Unsuitable: A History of Lesbian Fashion w/ Eleanor Medhurst
Nottingham
NG1 7FH
Unsuitable: A History of Lesbian Fashion is a globe-trotting journey through the culture, society and politics of lesbian clothing. This talk will examine the rich tapestry of lesbian fashion history, from Sappho and Suffragettes to t-shirts and TikTok.
Even organised in partnership with the Fives Leaves Bookshop
About the book
The way we dress can show or hide who we are; make us fit in, make us stand out, or make our own community. Yet ‘lesbian fashion’ has been strangely overlooked. What secrets can it reveal about the lives and status of queer women through the ages?
The lesbian past is slippery: often deliberately hidden, edited or left unrecorded. Unsuitable restores to history the dazzlingly varied clothes worn by women who love women, from top hats to violet tiaras. This story spans centuries and countries, from ‘Gentleman Jack’ in nineteenth-century Yorkshire and Queen Christina of seventeenth-century Sweden, to Paris modernism, genderqueer Berlin, butch/femme bar culture and gay rights activists—via drag kings, Vogue editors and the Harlem Renaissance.

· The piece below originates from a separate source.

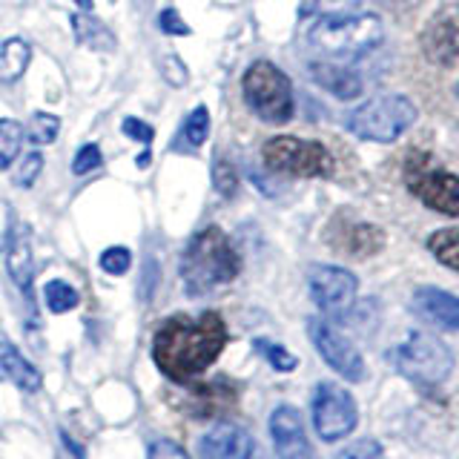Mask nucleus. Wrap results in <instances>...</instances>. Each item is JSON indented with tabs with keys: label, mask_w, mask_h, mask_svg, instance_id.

This book is a kaleidoscope of the margins and the mainstream, celebrating trans lesbian style, Black lesbian style, and gender nonconformity. You don’t have to be queer or fashionable to be enthralled by this hidden history. Unsuitable lights it up for the world to see, in all its finery.
About the author
Eleanor Medhurst is a historian of lesbian fashion and author of the blog Dressing Dykes. She has worked on Brighton Museum’s exhibitions Queer Looks and Queer the Pier, and been interviewed by Grazia, Cosmopolitan, Cameron Esposito’s Queery and Gillian Anderson’s What Do I Know?! This is her first book.